YOUR GOAL => Please carry on the piece about Lynx Golf below, starting right after its last sentence.

Fred Couples won his only major, the 1992 Masters, playing Lynx Golf clubs. Ernie Els won the 1994 U.S. Open playing Lynx. Short story: Lynx Golf has an impressive pedigree.

Longer story: Lynx Golf was bought out by Golfsmith, which turned it into an in-house component parts company. The Golfsmith went under and Lynx became a “house brand” for Dick’s Sporting Goods.

Even longer story: In 2013, the Lynx Golf brand was purchased by Stephanie Zinser and her husband, Steve Elford. They’re based in the U.K., where Lynx has seen its sales grow by 130% or more for a couple years. Next up: Regaining U.S. market-share.

Lynx has always been an innovator. Look up commercials for the Lynx Boom Boom Driver, one of the early metal drivers—you almost still want to buy one! Their big new driver last year – the VT Prowler SwitchFace – allowed players to actually swap out the face of the driver to achieve desired loft and ball flight, rather than adjusting the hosel (as in all the other adjustable drivers on the market).

Now Lynx is taking some of the treasures of its “glory days” and re-engineering them for the modern game and today’s player preferences.

For example, take a closer look at the Lynx Prowler VT Stinger Driving Iron. Through the decades until the mid-1990s, almost every Tour pro’s bag contained a driving iron, especially when conditions got firm and fast, as they did on the baked-out fairways of Open (aka British Open) venues. Hit a low-flying, low-spinning bullet with a 12- or 16-degree driving iron and not even a Scottish gale-force headwind could keep it from running out over 250 yards.

GIVEN INFORMATION =>

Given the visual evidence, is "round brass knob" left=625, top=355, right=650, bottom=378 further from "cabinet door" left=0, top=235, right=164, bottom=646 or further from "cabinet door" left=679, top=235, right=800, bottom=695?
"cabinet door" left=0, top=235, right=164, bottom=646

ANSWER FOR THIS EXERCISE =>
But times have changed and major equipment companies have convinced today’s players that they need to pull out a toaster-headed driver on every hole, damn the torpedoes (and hazards).

Enter Lynx Golf, whose Prowler VT Stinger combines a muscle-back profile with a hollow, variable-thickness clubhead. The VT Stinger comes in 12.5 and 16 degrees, with steel ($129) or graphite ($149) shaft and two finish options, chrome or “fossil.”

When I opened my 16-degree Prowler VT Stinger, I recalled back a couple years ago, when my driver was behaving quite badly, and I played a half-dozen rounds with an 18-degree driving iron instead. I loved the control, but the feel was harsh, and the distance I got from it varied wildly, depending on minute differences in contact.

Long story: The Prowler VT Stinger looked like an improvement: lower loft, a profile that is clean yet appeared forgiving, exquisite balance and weighting.

Longer story: So I gave it a try on my course indoor simulator first, where swing after swing produced low shots that carried about 170 yards but then ran another 30-60 yards (depending on simulator settings). Then, after 3 days of rain and before my local course closed for the current pandemic, I snuck onto the 17th hole, a par 3 that stretches to 230 yards from the tips. I took 3 old range balls and a broken tee for the best “test” I could give it under the conditions. The first shot I teed a bit high (I thought), and pulled just left of the green, but with beautiful medium-high trajectory. The second shot was teed lower – classic low bullet, no higher than 8 feet off the ground, directly at the flag. The hole runs a little downhill, though, and then back up slightly to the green, and I didn’t see the ball roll onto the putting surface from the sloppy turf in front. The third shot was nearly identical to the third, with a tiny fade. A group was coming to the tee – a group composed of my son and his friends. I asked my son to tell me later where he found those three balls, and then I went back to my car.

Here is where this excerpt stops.